- _Request_
Copy all of the records below word for word, leaving the pictures out of your answer.

[Rows of data on spatial questions]
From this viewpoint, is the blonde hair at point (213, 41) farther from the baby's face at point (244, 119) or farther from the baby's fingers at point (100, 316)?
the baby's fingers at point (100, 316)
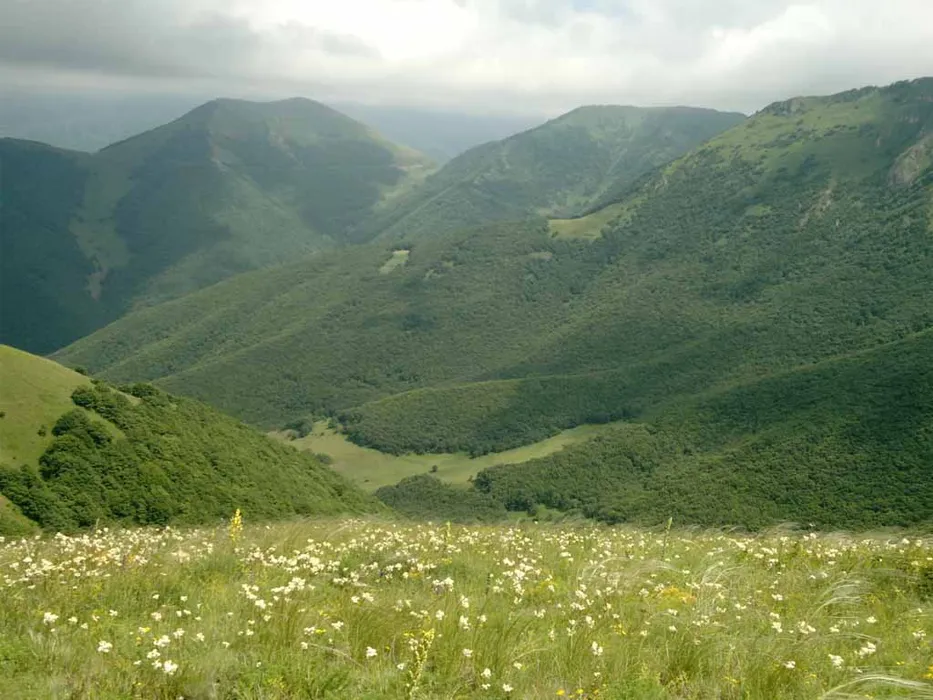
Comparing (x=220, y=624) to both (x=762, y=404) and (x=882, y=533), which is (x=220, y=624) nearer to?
(x=882, y=533)

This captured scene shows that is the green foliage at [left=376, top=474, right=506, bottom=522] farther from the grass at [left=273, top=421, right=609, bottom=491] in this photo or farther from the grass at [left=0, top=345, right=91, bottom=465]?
the grass at [left=0, top=345, right=91, bottom=465]

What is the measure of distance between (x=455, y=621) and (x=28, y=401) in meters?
55.2

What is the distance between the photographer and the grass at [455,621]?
6516 mm

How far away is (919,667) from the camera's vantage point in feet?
24.2

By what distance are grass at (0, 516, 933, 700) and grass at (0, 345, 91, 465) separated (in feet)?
136

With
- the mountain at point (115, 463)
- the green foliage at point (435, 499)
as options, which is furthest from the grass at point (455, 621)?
the green foliage at point (435, 499)

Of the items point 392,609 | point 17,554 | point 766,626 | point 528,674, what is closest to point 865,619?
point 766,626

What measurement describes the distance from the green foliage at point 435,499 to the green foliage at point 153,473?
6726 cm

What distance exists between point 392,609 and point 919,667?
227 inches

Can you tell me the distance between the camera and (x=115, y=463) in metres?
52.3

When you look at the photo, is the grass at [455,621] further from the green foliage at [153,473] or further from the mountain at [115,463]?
the mountain at [115,463]

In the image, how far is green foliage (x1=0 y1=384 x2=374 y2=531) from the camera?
45.2m

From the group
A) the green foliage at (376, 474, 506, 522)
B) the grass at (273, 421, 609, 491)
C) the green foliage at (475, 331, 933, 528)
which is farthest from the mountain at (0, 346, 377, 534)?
the grass at (273, 421, 609, 491)

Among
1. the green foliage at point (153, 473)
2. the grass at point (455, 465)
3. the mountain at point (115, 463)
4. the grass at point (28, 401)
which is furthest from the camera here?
the grass at point (455, 465)
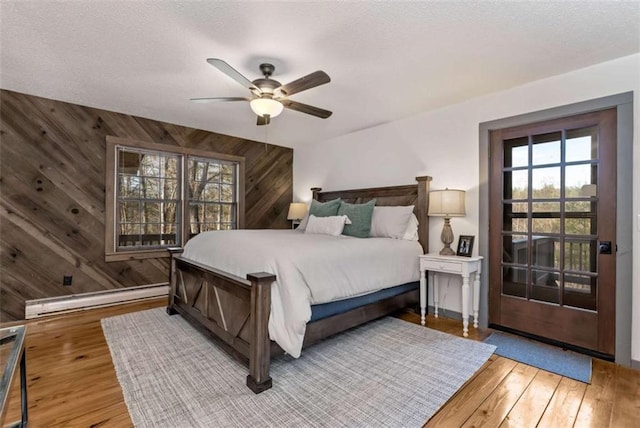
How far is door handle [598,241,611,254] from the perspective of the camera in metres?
2.48

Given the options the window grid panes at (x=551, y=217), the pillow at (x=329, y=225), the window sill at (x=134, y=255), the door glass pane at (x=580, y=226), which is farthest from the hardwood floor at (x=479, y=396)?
the pillow at (x=329, y=225)

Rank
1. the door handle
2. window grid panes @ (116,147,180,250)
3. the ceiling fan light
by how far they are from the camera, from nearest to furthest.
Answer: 1. the door handle
2. the ceiling fan light
3. window grid panes @ (116,147,180,250)

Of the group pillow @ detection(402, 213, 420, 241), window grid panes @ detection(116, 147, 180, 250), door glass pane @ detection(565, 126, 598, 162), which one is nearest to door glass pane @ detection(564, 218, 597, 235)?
door glass pane @ detection(565, 126, 598, 162)

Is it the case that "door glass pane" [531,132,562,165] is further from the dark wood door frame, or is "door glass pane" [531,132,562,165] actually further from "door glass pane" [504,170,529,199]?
the dark wood door frame

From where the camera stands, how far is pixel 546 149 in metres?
2.85

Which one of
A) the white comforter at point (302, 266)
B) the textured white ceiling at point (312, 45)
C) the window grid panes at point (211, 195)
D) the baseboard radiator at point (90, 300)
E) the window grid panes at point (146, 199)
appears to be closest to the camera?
the textured white ceiling at point (312, 45)

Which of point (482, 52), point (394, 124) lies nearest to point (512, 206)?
point (482, 52)

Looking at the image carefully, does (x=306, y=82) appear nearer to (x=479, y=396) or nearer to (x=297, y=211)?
(x=479, y=396)

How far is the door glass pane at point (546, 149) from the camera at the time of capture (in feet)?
9.16

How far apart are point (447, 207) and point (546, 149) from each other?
104cm

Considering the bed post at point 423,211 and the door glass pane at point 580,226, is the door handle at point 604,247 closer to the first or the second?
the door glass pane at point 580,226

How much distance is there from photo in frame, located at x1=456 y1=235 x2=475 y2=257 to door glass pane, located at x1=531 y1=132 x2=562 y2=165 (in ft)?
3.13

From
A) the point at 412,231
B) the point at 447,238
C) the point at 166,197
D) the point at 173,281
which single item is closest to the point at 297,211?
the point at 166,197

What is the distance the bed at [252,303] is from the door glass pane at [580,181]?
1.34 m
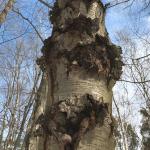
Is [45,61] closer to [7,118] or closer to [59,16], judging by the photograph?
[59,16]

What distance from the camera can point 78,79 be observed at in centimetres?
158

- _Task result_
From this viewpoint, is the blonde hair at point (213, 41) farther from the baby's face at point (244, 119) or farther from the baby's fingers at point (100, 316)?
the baby's fingers at point (100, 316)
Comparing (x=220, y=624) to both (x=762, y=404) and (x=882, y=533), which is (x=220, y=624) nearer to?
(x=882, y=533)

This captured scene shows that is the green foliage at [left=376, top=474, right=506, bottom=522] farther from the grass at [left=273, top=421, right=609, bottom=491] in this photo or farther from the grass at [left=0, top=345, right=91, bottom=465]?
the grass at [left=0, top=345, right=91, bottom=465]

What is the measure of distance between (x=455, y=621) and (x=28, y=401) in meters?
55.2

What is the distance between the photographer and the grass at [455,621]?
6516 mm

How far away is (919,667) from the camera's vantage point in feet?
24.2

By what distance are grass at (0, 516, 933, 700) and grass at (0, 345, 91, 465) separated (in feet)?
136

With
- the mountain at point (115, 463)
- the green foliage at point (435, 499)
as options, which is furthest from the grass at point (455, 621)?
the green foliage at point (435, 499)

Of the items point 392,609 | point 17,554 | point 766,626 | point 528,674, what is closest to point 865,619?
point 766,626

What measurement describes the distance from the green foliage at point 435,499 to the green foliage at point 153,473?
6726 cm

What distance exists between point 392,609 and point 919,667?
227 inches

Can you tell me the distance between the camera and (x=115, y=463) in metres?
52.3

When you look at the photo, is the grass at [455,621] further from the green foliage at [153,473] or further from the mountain at [115,463]?
the mountain at [115,463]

In the image, how far is green foliage (x1=0 y1=384 x2=374 y2=531) from the camera?
45.2m

From the group
A) the green foliage at (376, 474, 506, 522)
B) the grass at (273, 421, 609, 491)
C) the green foliage at (475, 331, 933, 528)
which is farthest from the mountain at (0, 346, 377, 534)?
the grass at (273, 421, 609, 491)

Among
1. the green foliage at point (153, 473)
2. the grass at point (455, 465)
3. the mountain at point (115, 463)
4. the grass at point (28, 401)
which is furthest from the camera here?
the grass at point (455, 465)
How far is door handle [598,241,611,254] from the perspective of the camera in metres?
2.48

Given the options the window grid panes at (x=551, y=217), the pillow at (x=329, y=225), the window sill at (x=134, y=255), the door glass pane at (x=580, y=226), which is farthest from the hardwood floor at (x=479, y=396)?
the pillow at (x=329, y=225)

Rank
1. the door handle
2. window grid panes @ (116,147,180,250)
3. the ceiling fan light
by how far they are from the camera, from nearest to furthest.
Answer: 1. the door handle
2. the ceiling fan light
3. window grid panes @ (116,147,180,250)

Of the group pillow @ detection(402, 213, 420, 241), window grid panes @ detection(116, 147, 180, 250), door glass pane @ detection(565, 126, 598, 162), which one is nearest to door glass pane @ detection(564, 218, 597, 235)?
door glass pane @ detection(565, 126, 598, 162)

Is it the case that "door glass pane" [531,132,562,165] is further from the dark wood door frame, or is "door glass pane" [531,132,562,165] actually further from "door glass pane" [504,170,529,199]?
the dark wood door frame

From where the camera stands, how far is pixel 546 149 in metres?
2.85

Which one of
A) the white comforter at point (302, 266)
B) the textured white ceiling at point (312, 45)
C) the window grid panes at point (211, 195)
D) the baseboard radiator at point (90, 300)
E) the window grid panes at point (146, 199)
appears to be closest to the camera?
the textured white ceiling at point (312, 45)

Which of point (482, 52), point (394, 124) lies nearest to point (512, 206)?
point (482, 52)

Looking at the image carefully, does (x=306, y=82) appear nearer to (x=479, y=396) or nearer to (x=297, y=211)?
(x=479, y=396)

How far is the door glass pane at point (546, 149) from the camera at the time of capture (in feet)?
9.16

How far apart are point (447, 207) and point (546, 149) from each other?
104cm

Considering the bed post at point 423,211 and the door glass pane at point 580,226, is the door handle at point 604,247 closer to the first or the second?
the door glass pane at point 580,226

How much distance is there from photo in frame, located at x1=456 y1=235 x2=475 y2=257 to door glass pane, located at x1=531 y1=132 x2=562 y2=165 (in ft)?
3.13

From
A) the point at 412,231
B) the point at 447,238
C) the point at 166,197
D) the point at 173,281
which single item is closest to the point at 297,211?
the point at 166,197

What is the distance the bed at [252,303] is from the door glass pane at [580,181]?
1.34 m
Is [45,61] closer to [7,118] or closer to [59,16], judging by the photograph?
[59,16]

What distance from the camera can point 78,79 be observed at in centimetres?
158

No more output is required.